The study, characterized by very high standards, lasted over two years. It covered more than seven years of parliamentary proceedings. The research team led by Sami Atallah and Nayla Geagea, has gone over tens of thousands of documents: minutes, draft laws, briefing papers, etc.

It has also conducted thorough interviews with 65 MPs. The methodology, as reported, is scientifically beyond reproach, the analysis is objective and the approach is academic and non-partisan.

The reader detects between the lines some sadness and disappointment at the findings, which the authors have muted with modesty by the shroud of scientific rigor. Any normal citizen would also feel grieved by the sparse attention his representatives have devoted to the people’s interest over such a long stretch of time. But the reader will also find a wealth of information on the principle of equal sharing of seats between Muslim and Christian confessions, on how it can contradict equality among citizens and among candidates and favor clientelism.

What is interesting is that the information is presented and always analyzed, shedding light on the shortcomings and offering a constructive reform proposal as well as a roadmap for reform.

The study reveals that over the 2009-2017 period the Parliament held 50 sessions, during which a total of 67 meetings took place, some of which lasted only a few minutes, less than 10 meetings per year (Annex 3).

During these sessions, the study discloses (Annex 4) that only 31 laws, which directly concern the “interest of the people” were promulgated, less than five laws per year. Even an indicator of each MP’s performance was developed, giving equal weight to the two selected variables: attendance and participation.

Worthy of special attention is the exhaustive analysis of some of the contradictory stands within allied groups or even among MPs of the same political affiliation, which often result from a fundamental divergence between MPs’ individual interests and people’s concerns. Another masterful chapter focuses on how partisan pursuits weave compromises and offers the reader a dissection of the engines of politicking. The study also offers an interesting look at the fundamental challenges that cumulating the jobs of MP and minister pose to the core responsibility of Parliament in safeguarding the accountability of the Cabinet.

The regrettable conclusion is that the twin responsibilities of the Lebanese parliamentarians, namely, legislating and overseeing the work of the executive branch have not been discharged adequately.
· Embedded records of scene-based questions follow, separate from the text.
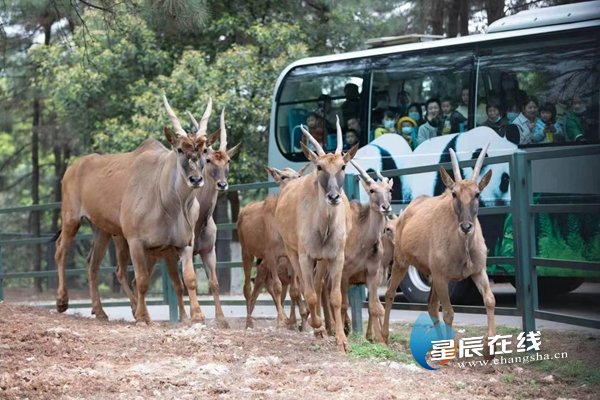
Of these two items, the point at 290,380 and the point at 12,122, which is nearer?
the point at 290,380

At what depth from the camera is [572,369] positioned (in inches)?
353

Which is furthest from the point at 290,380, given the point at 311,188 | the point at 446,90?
the point at 446,90

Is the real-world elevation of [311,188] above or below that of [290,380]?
above

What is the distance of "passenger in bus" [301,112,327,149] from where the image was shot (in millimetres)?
17078

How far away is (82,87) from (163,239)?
12844mm

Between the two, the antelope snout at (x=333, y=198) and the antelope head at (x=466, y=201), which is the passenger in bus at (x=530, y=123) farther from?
the antelope snout at (x=333, y=198)

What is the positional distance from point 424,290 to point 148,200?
5308 millimetres

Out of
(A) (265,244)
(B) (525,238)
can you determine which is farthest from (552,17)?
(B) (525,238)

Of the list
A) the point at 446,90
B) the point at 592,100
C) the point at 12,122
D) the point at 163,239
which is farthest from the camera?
the point at 12,122

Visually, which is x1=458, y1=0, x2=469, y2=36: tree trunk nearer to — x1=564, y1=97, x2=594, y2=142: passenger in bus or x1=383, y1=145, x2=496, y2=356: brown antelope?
x1=564, y1=97, x2=594, y2=142: passenger in bus

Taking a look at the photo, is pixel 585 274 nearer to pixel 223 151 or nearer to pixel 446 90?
pixel 223 151

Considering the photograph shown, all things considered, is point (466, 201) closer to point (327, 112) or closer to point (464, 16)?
point (327, 112)

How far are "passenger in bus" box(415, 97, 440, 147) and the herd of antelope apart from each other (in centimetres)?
316

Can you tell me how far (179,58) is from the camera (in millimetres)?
23609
It is a deduction all Lebanese have arrived at intuitively. The LCPS study gives it the scientific and academic credibility and certainty. It is well written, enlightening and full of information. One cannot help but wonder how voters will act four years down the road having learned what the study reveals and how the new MPs will behave for those who will read it – I am told it was sent to all 128 of them.

Shadi A. Karam is a Lebanese finance, business and economy expert.